How
do we structure the sample ? What characteristics do we use of the
population to generate the sample ? How big should a sample be ? I'm
not being rhetorical here, I'd really like to hear some thoughts
on these questions.
The
issue here is not the difficulty in getting the raw information,
since thousands of social media postings can be obtained easily and
very quickly. The sampling issue comes into play as a consequence of
trying to analyse 100,000 comments or postings. Physically reading
them all is expensive, time consuming and impractical. It is impossible to read and summarize 100,000 postings in any reasonable
time. 100,000 posts would be the equivalent of a 700,000 or more
word novel and that is a very conservative estimate. According to
Amazon the median length of a novel is about 64,000 words, 700,000
words is more than 10 novels to read and summarize.
The
problem grows when there are embedded links in the posts to websites
and images. The tendrils of social media posts can be vast. Therefore
some sort of sampling seems logical, take a subset of the posts
controlled in some way and analyse the subset. A tenth of 100,000
posts is 10,000, but that is still a large number to code and
analyse. It seems a pity to ignore the 90,000 other posts.
Sampling
in the survey world is a consequence of the difficulty of obtaining
data. What is hardly ever done is discarding the completed survey
data once we have it. We analyse all completed (and sometimes
incomplete) survey responses, so why not analyse all the social media
postings ? Unlike survey data, the problem with social media is not
the acquisition of the data, it is the analysis of the data that
is challenging.
I
think the way forward is to look at social media as a behavioural data
stream. Posting is a behaviour, it should be analysed and quantified
as any other form of behavioural data. We need a theory of why people
post, it can't be random. Throwing away the vast majority of social media posts collected simply because there is a lack of use
of analytical tools doesn't seem like a good idea to me. Automated
metrics and analyses can be generated for a 100,000 posts fairly
easily, coding 100,000 posts is expensive and of limited value.
There
is nothing magical about words. Languages are structured systems,
they are systems of signs, they are amenable to summary and analysis
in the same way as survey data is. The automated methods may be very
different from the ones survey data uses but they are available.

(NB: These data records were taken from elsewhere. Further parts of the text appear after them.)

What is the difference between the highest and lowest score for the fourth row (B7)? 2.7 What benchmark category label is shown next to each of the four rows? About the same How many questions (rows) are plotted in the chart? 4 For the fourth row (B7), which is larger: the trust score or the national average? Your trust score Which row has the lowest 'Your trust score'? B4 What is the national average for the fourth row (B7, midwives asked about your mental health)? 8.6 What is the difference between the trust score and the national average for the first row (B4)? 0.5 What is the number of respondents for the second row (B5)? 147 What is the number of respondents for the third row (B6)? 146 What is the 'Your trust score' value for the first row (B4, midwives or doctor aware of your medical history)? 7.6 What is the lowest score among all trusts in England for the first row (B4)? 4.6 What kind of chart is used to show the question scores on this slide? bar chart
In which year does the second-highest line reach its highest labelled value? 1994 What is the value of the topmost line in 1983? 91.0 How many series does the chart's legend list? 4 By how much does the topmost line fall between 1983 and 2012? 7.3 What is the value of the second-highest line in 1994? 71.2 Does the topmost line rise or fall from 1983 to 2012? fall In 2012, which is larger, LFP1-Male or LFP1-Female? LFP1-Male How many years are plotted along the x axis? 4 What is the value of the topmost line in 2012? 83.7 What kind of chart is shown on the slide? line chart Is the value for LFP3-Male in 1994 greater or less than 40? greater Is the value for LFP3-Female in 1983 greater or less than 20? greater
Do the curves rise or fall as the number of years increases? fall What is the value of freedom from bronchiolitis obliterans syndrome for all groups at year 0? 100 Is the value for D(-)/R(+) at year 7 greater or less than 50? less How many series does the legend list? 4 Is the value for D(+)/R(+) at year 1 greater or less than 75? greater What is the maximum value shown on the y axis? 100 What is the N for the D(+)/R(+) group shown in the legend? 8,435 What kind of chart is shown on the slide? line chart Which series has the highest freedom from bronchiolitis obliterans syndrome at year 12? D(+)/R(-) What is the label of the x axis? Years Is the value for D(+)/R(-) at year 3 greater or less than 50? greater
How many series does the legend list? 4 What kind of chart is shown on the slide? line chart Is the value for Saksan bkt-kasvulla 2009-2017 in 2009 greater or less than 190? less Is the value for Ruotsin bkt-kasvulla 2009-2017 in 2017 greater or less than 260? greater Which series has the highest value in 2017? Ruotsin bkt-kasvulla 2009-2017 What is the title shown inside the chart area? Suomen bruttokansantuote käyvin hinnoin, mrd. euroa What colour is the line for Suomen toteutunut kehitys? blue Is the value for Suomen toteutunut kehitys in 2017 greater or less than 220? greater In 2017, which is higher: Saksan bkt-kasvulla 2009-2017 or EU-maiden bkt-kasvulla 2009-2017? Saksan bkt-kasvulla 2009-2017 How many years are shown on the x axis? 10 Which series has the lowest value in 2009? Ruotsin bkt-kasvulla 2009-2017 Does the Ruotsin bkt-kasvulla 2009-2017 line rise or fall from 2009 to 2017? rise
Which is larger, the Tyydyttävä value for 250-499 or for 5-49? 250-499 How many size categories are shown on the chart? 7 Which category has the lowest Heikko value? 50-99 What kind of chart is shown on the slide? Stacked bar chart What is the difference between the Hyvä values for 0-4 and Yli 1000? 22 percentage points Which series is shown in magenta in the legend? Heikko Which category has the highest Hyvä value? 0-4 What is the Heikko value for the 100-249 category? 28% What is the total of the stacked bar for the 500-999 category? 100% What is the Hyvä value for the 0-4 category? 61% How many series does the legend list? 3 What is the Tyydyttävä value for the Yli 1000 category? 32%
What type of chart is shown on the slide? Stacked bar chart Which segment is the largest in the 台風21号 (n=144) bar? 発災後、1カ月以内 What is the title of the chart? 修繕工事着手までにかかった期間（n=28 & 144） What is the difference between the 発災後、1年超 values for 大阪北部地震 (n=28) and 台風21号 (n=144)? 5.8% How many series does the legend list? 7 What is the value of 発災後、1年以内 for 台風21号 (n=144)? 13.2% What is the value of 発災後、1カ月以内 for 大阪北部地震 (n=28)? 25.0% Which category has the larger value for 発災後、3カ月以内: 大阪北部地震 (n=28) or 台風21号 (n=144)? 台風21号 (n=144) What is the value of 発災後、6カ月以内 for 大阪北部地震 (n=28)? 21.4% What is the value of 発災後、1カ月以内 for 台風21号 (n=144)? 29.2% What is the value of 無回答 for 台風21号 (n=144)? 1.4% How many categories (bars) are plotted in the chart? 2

This is not an attempt to remove human analysts from their role
though. Statistics need to be interpreted, they are just results. In
the same way automated analyses of social media data need
interpretation.
I've
often read about how human interpretation of social media data is the
only way, applying qualitative techniques to social media as if it is
some vast focus group. Writers, rightly, talk about how powerful our
minds are when it comes to the interpretation of language and
culture. What no one seems to mention is the limitations and biases
that the human mind brings to any analysis of text. Charles Pierce,
a seminal thinker in the field of semiotics, talked of
the understanding or effect
of the linguistic
sign. He was saying that
signs, the elements of language, can have different meanings and
effects on the interpreter of the sign.
The limits of human memory
mean it's not possible to
read the equivalent of “War and Peace”, about 560,000 words, in a
couple of days and summarize
all of it. And this
is a small amount of text,
1.5 million words in
a corpora is
entirely possible.
The
more we learn about the structure of social media posts the better we
can segment and analyse them. Automated analysis of text is a great
way to build a foundation for better understanding the sea of text we
now faced with. After all, it's not like we can read it all.